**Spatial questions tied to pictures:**
>>
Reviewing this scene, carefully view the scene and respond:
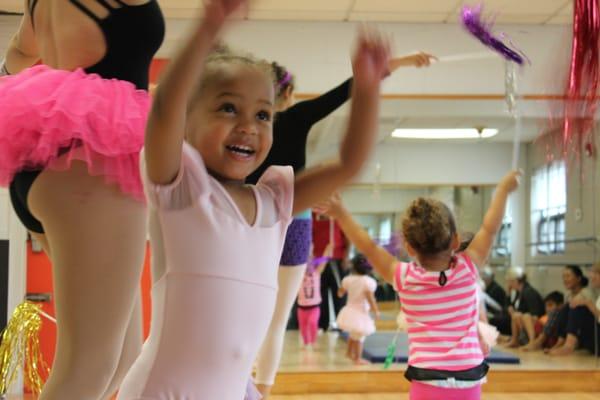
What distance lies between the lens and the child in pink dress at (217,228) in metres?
0.97

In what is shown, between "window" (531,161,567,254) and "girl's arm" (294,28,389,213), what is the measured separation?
4.70m

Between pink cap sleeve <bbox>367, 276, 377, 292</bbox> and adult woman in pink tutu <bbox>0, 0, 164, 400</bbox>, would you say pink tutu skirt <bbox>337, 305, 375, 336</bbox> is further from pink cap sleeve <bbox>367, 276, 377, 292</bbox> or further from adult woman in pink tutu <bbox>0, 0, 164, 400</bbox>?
adult woman in pink tutu <bbox>0, 0, 164, 400</bbox>

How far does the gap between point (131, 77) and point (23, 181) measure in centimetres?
28

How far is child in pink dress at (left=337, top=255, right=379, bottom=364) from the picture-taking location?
203 inches

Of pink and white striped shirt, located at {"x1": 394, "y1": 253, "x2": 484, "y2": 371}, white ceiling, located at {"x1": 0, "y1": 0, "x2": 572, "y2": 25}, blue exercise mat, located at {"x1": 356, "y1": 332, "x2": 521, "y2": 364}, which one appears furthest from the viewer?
blue exercise mat, located at {"x1": 356, "y1": 332, "x2": 521, "y2": 364}

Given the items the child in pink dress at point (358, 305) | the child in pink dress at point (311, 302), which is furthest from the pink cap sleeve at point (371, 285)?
the child in pink dress at point (311, 302)

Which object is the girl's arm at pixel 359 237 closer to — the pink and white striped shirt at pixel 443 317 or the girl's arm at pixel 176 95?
the pink and white striped shirt at pixel 443 317

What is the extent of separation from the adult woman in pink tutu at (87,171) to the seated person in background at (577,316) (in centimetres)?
476

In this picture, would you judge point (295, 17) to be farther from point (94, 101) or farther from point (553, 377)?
point (94, 101)

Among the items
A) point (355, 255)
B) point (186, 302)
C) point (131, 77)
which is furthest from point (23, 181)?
point (355, 255)

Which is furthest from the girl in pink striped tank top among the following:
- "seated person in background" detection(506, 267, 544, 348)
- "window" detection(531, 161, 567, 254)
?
"seated person in background" detection(506, 267, 544, 348)

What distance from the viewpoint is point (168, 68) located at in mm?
856

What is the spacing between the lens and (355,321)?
17.0 ft

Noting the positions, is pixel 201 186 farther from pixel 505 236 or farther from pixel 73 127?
pixel 505 236
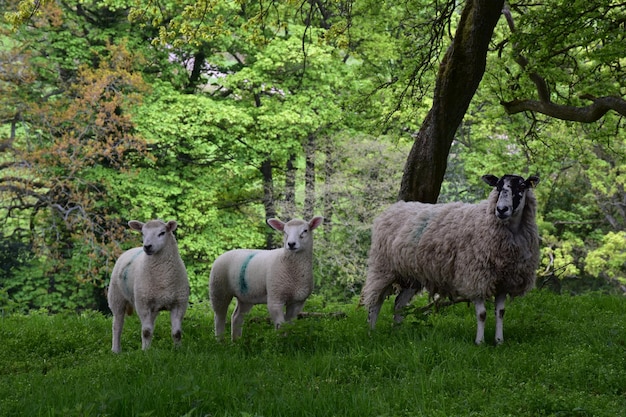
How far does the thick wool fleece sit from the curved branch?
106 inches

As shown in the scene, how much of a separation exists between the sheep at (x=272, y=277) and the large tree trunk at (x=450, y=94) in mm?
2692

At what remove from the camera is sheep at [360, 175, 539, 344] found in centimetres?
671

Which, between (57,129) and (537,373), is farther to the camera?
(57,129)

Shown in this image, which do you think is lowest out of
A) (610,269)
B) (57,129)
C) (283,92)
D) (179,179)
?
(610,269)

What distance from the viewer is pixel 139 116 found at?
61.6ft

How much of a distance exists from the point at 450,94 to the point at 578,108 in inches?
84.1

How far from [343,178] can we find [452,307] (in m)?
13.1

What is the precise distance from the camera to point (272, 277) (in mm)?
7082

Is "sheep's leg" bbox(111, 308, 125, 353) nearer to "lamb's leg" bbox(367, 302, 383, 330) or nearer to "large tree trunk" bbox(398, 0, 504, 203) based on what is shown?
"lamb's leg" bbox(367, 302, 383, 330)

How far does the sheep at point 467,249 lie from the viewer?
6707mm

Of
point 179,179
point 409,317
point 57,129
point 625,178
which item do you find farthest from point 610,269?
point 57,129

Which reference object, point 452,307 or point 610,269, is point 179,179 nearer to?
point 452,307

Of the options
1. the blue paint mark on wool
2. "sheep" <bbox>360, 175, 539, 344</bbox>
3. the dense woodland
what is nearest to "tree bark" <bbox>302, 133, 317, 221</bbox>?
the dense woodland

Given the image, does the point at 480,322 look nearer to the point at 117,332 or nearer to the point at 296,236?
Answer: the point at 296,236
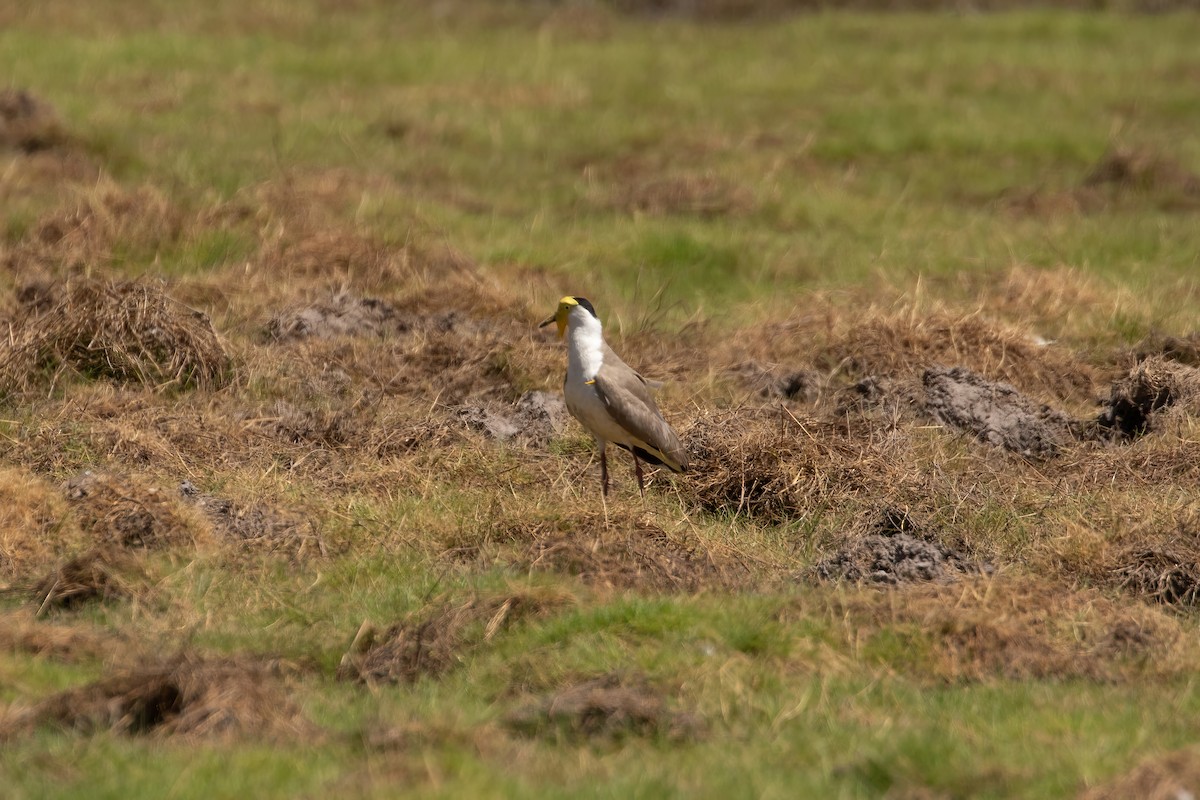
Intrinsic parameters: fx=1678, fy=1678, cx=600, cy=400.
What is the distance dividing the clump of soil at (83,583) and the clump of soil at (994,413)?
4985 mm

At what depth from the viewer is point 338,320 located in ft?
37.4

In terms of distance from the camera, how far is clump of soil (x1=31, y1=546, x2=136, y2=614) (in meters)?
7.40

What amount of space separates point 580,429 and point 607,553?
2.50 meters

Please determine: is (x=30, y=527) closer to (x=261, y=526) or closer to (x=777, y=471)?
(x=261, y=526)

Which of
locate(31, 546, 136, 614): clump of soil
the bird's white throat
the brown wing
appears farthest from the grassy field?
the bird's white throat

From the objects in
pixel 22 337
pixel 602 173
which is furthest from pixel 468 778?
pixel 602 173

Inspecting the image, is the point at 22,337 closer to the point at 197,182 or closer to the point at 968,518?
the point at 197,182

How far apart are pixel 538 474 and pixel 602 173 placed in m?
7.02

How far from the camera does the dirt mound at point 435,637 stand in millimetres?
6785

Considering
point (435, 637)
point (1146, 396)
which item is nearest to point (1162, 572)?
point (1146, 396)

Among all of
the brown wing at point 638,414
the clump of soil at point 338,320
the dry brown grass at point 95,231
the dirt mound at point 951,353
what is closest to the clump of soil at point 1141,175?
the dirt mound at point 951,353

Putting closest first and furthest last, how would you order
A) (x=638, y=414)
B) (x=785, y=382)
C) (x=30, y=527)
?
(x=30, y=527), (x=638, y=414), (x=785, y=382)

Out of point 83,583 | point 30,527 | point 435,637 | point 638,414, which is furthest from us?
point 638,414

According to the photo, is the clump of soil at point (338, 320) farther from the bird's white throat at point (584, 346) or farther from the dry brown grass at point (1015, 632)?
the dry brown grass at point (1015, 632)
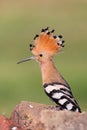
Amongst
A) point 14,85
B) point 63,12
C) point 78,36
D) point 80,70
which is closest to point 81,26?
point 78,36

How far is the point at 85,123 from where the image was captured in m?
8.33

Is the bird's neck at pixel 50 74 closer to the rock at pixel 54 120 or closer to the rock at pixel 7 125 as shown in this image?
the rock at pixel 54 120

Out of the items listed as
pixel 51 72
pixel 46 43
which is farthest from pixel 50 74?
pixel 46 43

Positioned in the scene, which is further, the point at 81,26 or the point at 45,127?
the point at 81,26

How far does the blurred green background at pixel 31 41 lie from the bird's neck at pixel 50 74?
421 cm

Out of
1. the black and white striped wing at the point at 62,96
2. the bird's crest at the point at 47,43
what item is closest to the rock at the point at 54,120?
the black and white striped wing at the point at 62,96

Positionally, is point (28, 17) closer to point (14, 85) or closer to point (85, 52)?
point (85, 52)

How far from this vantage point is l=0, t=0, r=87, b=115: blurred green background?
56.1 ft

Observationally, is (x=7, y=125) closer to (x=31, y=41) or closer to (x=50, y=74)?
(x=50, y=74)

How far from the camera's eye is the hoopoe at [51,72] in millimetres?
9213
<<
**What you should do:**
Each line from the one containing "How far is the" to the end of the listing above should be copied exactly, and nothing else.

**Answer for the task:**
How far is the point at 85,123 from where the image was captured in m?
8.33

Is the bird's neck at pixel 50 74 closer to the rock at pixel 54 120 or closer to the rock at pixel 7 125 as shown in this image?
the rock at pixel 54 120

Out of the items listed as
pixel 51 72
pixel 46 43
which is farthest from pixel 50 74?
pixel 46 43

Positioned in the scene, which is further, the point at 81,26 or the point at 45,127?
the point at 81,26

How far does the blurred green background at pixel 31 41 lie from the bird's neck at pixel 50 74?
421 cm

Out of
1. the black and white striped wing at the point at 62,96
2. the bird's crest at the point at 47,43
what item is closest to the rock at the point at 54,120?
the black and white striped wing at the point at 62,96

Positionally, is point (28, 17) closer to point (14, 85) or closer to point (85, 52)?
point (85, 52)

How far from this vantage point is l=0, t=0, r=87, b=115: blurred green background?
56.1 ft

Observationally, is (x=7, y=125) closer to (x=31, y=41) or closer to (x=50, y=74)?
(x=50, y=74)

How far from the camera's eye is the hoopoe at [51,72] in millimetres?
9213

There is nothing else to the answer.